● **To do**:
1: Name each state that appears in the park guide's headings for the sites it covers.
2: Translate this sentence from the park guide into Spanish: "People have lived in the canyon for more than 5,000 years making it the longest continuously inhabited area on the Colorado Plateau."

● **Source extract**:
★ ★ ★ ★
Instead of competing with the crowds at America’s most famous parks, visit lesser-known options. Here are 10 sites to visit across the country.

New River Gorge National Park © Rex Vogel, all rights reserved

New River Gorge National Park and Preserve, West Virginia

The New River is the United State’s newest national park but is one of the oldest waterways in the world and the primeval forest gorge it runs through is one of the most breathtaking in the Appalachians. The region is an adventure mecca with world-class white-water runs and challenging single-track trails. Rim and gorge hiking trails offer beautiful views.

Not only is it great for fall foliage but they also have a cool event every year called Bridge Day. Every third Saturday in October (October 15, 2022), Bridge Day brings thousands of spectators to watch BASE jumpers fling themselves off the New River Gorge Bridge. Don’t want to run into those crowds? Skip Bridge Day.

Get more tips for visiting New River Gorge National Park

Canyon de Chelly National Monument © Rex Vogel, all rights reserved

Canyon de Chelly National Monument, Arizona

A comparatively little-known canyon, Canyon de Chelly (pronounced “de shay”) has sandstone walls rising to 1,000 feet, scenic overlooks, well-preserved Anasazi ruins, and an insight into the present-day life of the Navajo who still inhabit and cultivate the valley floor.

People have lived in the canyon for more than 5,000 years making it the longest continuously inhabited area on the Colorado Plateau. Ancient ruins are tucked along its cliffs, as are centuries-old pictographs.

Get more tips for visiting Canyon de Chelly National Monument

Carlsbad Caverns National Park © Rex Vogel, all rights reserved

Carlsbad Cavern National Park, New Mexico

The main attraction of this national park is the show cave—the Carlsbad Cavern (and the Big Room in particular). Unlike most caves around the nation, one does not need a guided tour to explore the cave—visitors can walk on their own through the natural entrance or take an elevator from the visitor center. 

Visitors can choose between the steep paved trail making its way down into the cave or the elevator directly down to the Big Room Trail. The 1.25-mile long Natural Entrance Trail is steep (it gains or loses) around 750 feet in elevation. This is equivalent to walking up a 75-story building. It takes about an hour to complete. Once down in the caves, the Big Room Trail is leading to the popular Big Room.

Get more tips for visiting Carlsbad Caverns National Park

Congaree National Park © Rex Vogel, all rights reserved

Congaree National Park, South Carolina

Astonishing biodiversity exists in Congaree National Park, the largest intact expanse of old-growth bottomland hardwood forest remaining in the southeastern United States. Waters from the Congaree and Wateree Rivers sweep through the floodplain, carrying nutrients and sediments that nourish and rejuvenate this ecosystem and support the growth of national and state champion trees.
★ ★ ★ ★
● **Records shown**:

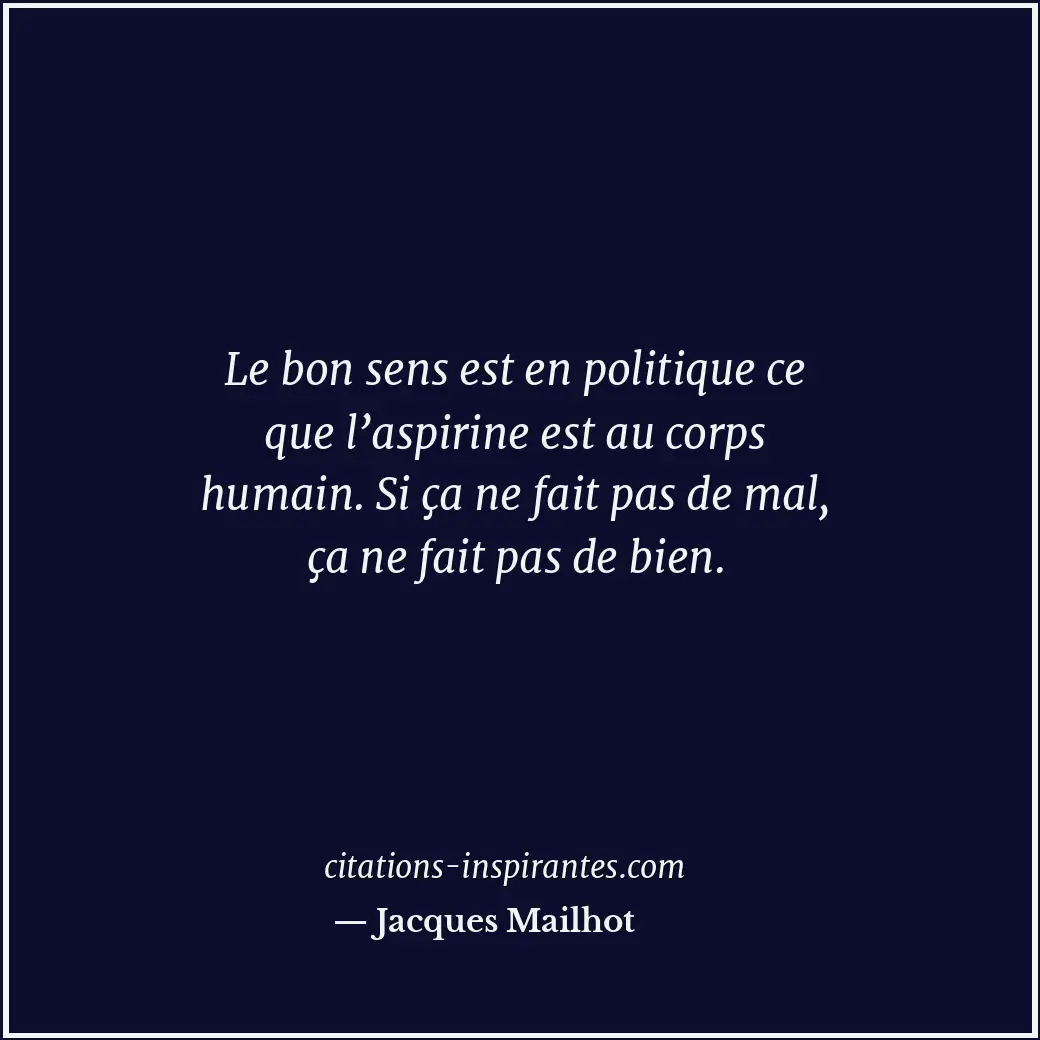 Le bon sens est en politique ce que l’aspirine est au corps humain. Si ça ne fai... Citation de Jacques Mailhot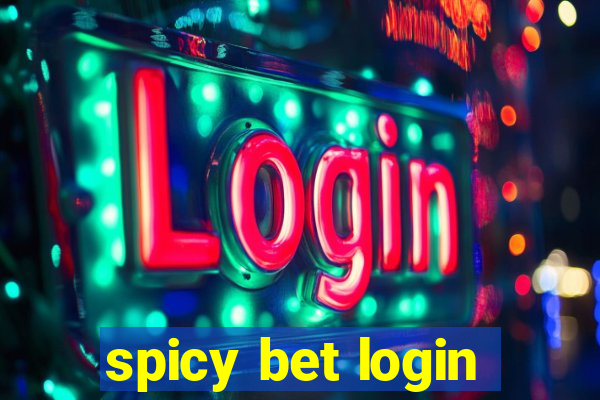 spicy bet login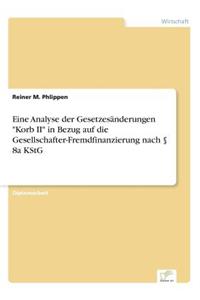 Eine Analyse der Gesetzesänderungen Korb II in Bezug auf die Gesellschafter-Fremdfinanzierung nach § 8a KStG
★ ★ ★ ★
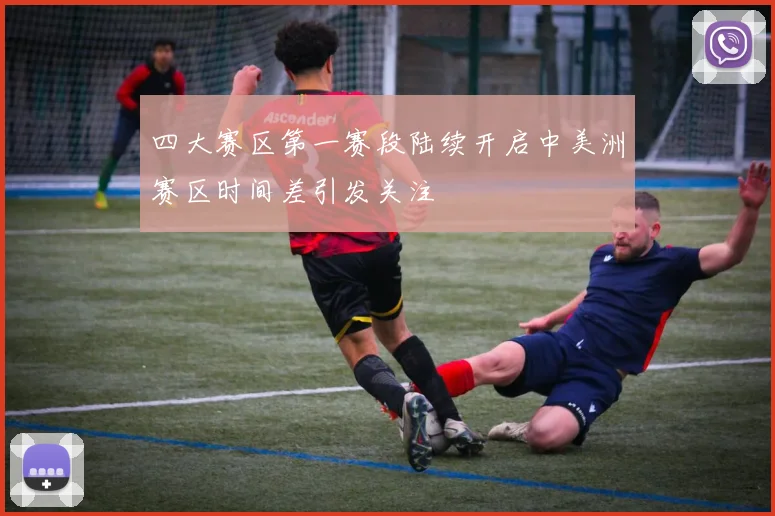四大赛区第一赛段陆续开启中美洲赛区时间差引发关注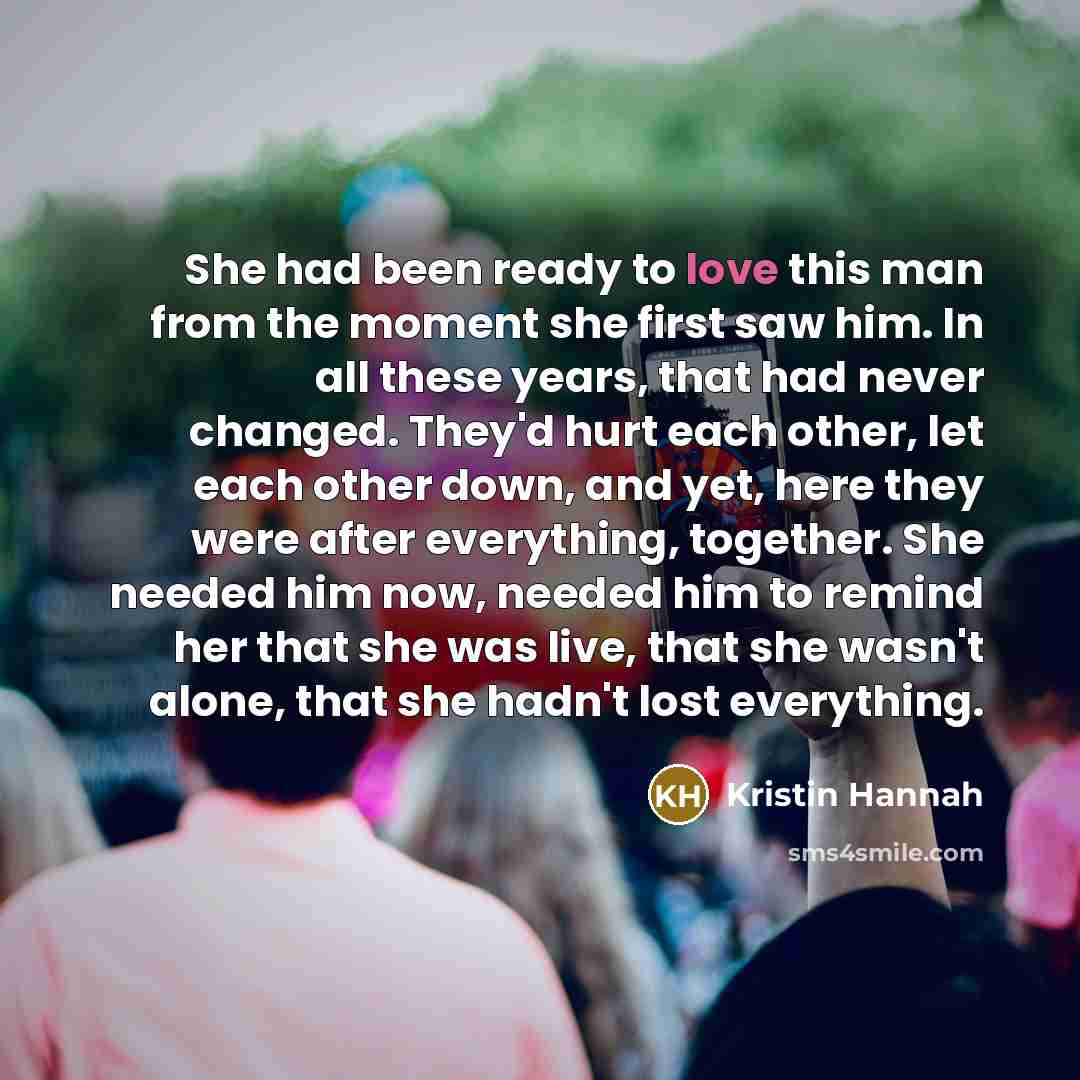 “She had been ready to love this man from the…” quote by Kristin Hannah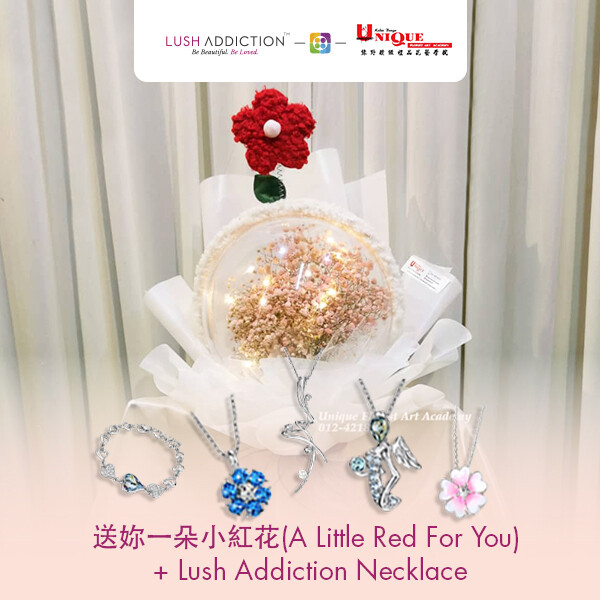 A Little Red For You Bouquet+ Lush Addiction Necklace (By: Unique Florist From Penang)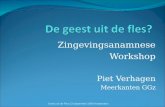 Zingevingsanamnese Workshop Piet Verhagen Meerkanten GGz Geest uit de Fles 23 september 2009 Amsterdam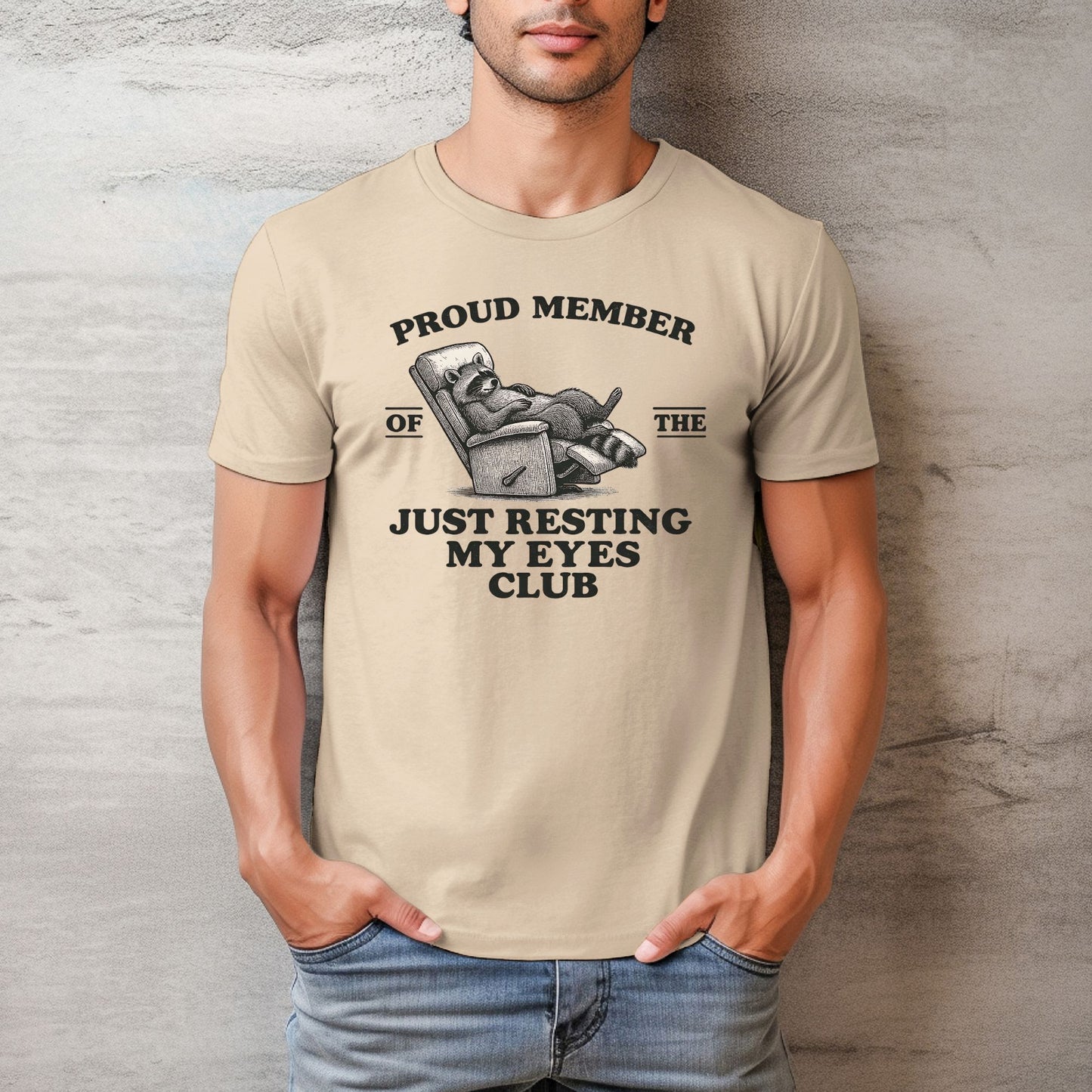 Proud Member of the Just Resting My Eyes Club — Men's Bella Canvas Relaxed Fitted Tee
★ ★ ★ ★
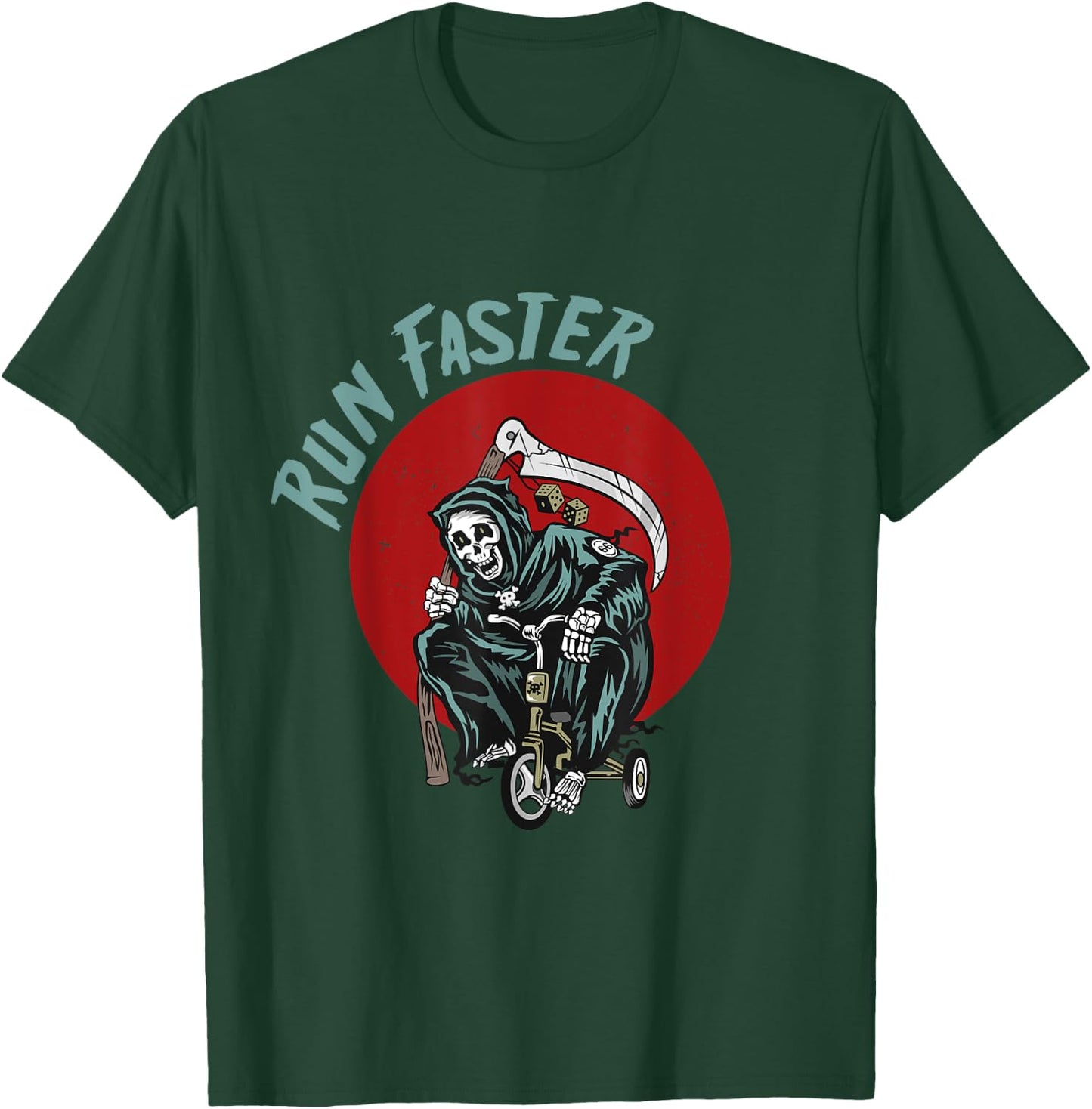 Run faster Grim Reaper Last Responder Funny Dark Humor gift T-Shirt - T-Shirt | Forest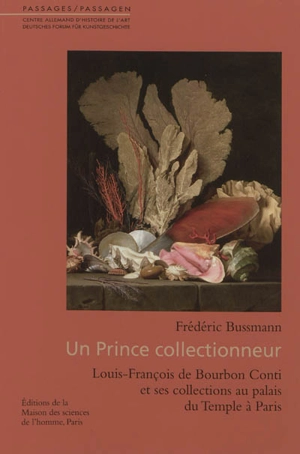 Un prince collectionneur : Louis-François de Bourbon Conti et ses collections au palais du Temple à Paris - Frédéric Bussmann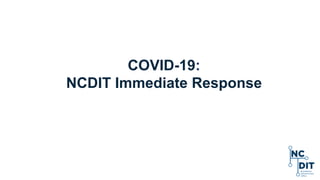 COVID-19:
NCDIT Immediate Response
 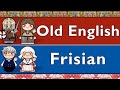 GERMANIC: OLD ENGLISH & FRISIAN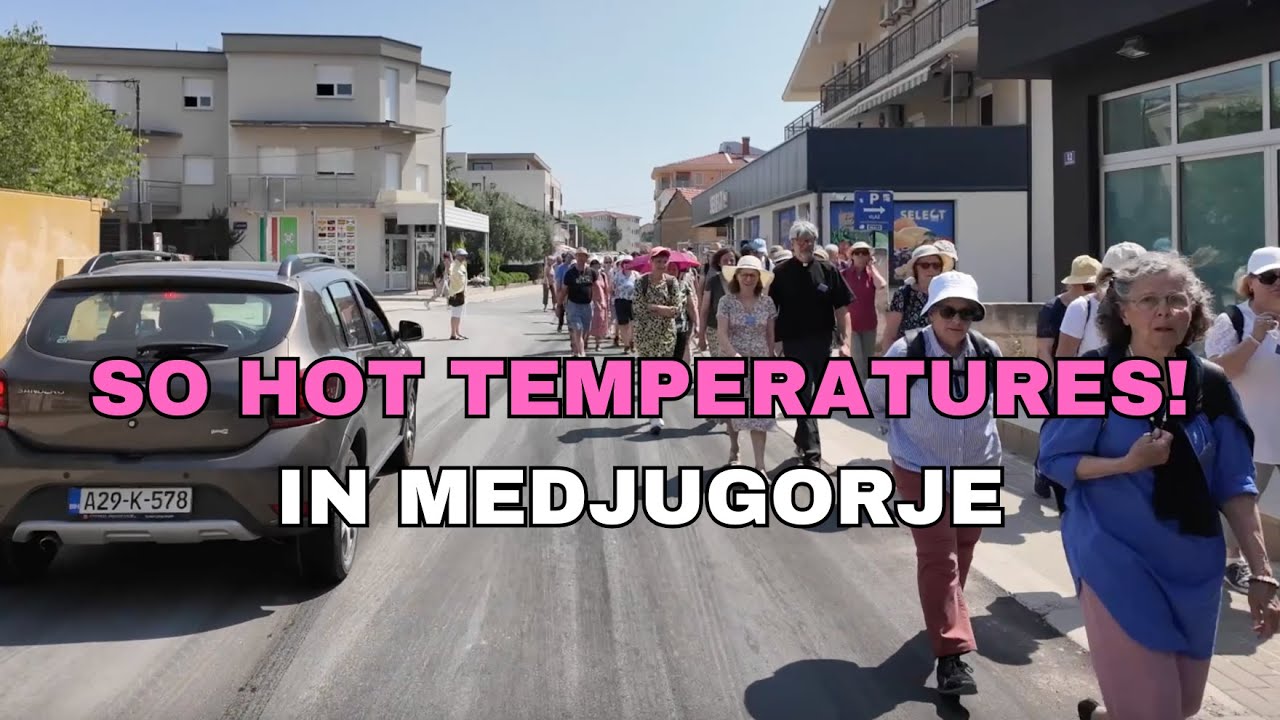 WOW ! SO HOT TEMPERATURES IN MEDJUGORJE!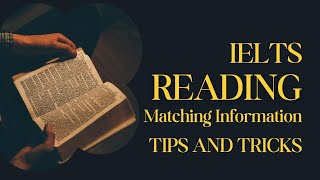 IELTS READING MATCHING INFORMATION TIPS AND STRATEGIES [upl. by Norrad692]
★ ★ ★ ★
● **Per-task answers**:
1:
West Virginia
Arizona
New Mexico
South Carolina

2: La gente ha vivido en el cañón durante más de 5.000 años, lo que lo convierte en la zona habitada de forma continua durante más tiempo en la meseta del Colorado.